§ Exercise instructions
Copy the data word for word, beginning with the line that contains "How large is" and continuing through the end of the data.

§ Given records
----

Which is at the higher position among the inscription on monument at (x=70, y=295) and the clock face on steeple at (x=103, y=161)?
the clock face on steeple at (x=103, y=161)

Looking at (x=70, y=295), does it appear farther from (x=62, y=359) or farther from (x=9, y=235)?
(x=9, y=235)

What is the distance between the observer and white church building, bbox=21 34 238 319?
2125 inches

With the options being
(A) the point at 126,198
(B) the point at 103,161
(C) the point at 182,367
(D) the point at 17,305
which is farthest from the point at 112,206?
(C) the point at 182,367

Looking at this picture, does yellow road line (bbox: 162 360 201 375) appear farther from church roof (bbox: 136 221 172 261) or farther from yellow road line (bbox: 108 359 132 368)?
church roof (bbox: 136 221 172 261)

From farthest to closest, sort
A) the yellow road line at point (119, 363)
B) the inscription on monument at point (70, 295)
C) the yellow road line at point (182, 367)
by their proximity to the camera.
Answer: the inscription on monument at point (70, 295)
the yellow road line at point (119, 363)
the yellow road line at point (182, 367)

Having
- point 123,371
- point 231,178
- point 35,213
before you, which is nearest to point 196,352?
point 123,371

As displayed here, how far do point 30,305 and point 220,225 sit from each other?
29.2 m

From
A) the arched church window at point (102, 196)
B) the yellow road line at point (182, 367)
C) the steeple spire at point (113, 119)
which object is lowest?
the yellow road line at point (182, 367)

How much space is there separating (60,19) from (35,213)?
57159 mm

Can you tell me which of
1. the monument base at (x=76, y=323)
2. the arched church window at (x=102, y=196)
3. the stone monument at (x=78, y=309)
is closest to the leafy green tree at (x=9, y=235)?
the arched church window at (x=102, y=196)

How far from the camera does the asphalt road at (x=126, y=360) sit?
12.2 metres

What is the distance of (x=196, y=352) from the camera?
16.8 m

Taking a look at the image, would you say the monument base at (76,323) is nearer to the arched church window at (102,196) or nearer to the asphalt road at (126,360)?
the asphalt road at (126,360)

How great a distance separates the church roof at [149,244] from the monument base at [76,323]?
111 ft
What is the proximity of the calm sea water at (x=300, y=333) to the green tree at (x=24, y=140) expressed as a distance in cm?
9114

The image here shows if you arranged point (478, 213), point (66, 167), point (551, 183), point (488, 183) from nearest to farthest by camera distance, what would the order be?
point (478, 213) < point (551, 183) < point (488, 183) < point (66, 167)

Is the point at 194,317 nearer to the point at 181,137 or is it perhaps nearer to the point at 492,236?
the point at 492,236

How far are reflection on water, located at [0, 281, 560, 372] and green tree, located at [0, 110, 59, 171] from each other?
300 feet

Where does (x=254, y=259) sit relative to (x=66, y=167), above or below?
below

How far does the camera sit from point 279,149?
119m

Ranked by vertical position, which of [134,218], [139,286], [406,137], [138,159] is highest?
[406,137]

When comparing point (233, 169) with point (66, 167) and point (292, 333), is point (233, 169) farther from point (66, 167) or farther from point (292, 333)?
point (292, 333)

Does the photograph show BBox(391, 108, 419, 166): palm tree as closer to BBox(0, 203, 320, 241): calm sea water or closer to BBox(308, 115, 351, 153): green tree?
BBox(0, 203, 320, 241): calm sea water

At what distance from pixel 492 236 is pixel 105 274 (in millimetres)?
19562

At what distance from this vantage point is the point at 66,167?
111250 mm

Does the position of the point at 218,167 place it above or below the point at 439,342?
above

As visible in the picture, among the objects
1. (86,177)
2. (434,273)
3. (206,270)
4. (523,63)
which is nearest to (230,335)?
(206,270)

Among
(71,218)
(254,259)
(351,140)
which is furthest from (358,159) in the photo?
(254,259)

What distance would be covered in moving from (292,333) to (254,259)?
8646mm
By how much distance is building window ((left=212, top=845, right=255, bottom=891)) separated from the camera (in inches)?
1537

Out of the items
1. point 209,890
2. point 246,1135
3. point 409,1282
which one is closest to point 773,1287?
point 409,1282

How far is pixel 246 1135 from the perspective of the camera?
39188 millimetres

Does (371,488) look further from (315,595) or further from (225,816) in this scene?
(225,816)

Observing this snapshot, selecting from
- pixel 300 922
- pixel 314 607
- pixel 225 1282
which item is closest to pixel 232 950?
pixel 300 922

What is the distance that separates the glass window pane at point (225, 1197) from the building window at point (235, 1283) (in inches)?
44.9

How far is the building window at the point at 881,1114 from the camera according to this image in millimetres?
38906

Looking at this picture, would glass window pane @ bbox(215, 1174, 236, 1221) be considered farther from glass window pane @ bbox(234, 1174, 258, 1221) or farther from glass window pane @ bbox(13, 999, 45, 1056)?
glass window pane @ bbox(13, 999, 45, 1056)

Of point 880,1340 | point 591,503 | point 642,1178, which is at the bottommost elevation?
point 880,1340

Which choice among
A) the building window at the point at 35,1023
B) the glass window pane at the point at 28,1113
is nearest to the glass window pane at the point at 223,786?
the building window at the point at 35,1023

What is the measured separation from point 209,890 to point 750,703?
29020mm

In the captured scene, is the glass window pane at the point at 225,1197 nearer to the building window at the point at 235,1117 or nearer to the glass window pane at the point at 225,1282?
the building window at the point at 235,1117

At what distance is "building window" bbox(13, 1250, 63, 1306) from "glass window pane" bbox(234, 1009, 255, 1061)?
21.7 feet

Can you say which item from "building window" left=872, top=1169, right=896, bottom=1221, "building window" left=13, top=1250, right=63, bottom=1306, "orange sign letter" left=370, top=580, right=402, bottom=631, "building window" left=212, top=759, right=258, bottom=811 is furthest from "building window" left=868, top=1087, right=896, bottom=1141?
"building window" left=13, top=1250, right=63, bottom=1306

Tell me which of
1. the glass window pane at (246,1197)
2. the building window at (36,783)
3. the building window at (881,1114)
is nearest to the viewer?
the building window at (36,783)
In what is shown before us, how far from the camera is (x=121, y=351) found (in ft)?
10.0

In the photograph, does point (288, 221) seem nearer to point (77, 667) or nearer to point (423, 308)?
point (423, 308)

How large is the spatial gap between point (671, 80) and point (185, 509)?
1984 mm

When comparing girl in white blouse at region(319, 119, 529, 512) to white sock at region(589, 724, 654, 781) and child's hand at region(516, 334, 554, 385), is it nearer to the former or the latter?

----

§ The completed task
How large is the spatial gap between point (671, 80) and point (185, 509)?
1984 mm

When comparing girl in white blouse at region(319, 119, 529, 512) to white sock at region(589, 724, 654, 781) and child's hand at region(516, 334, 554, 385), is it nearer to the former or the latter?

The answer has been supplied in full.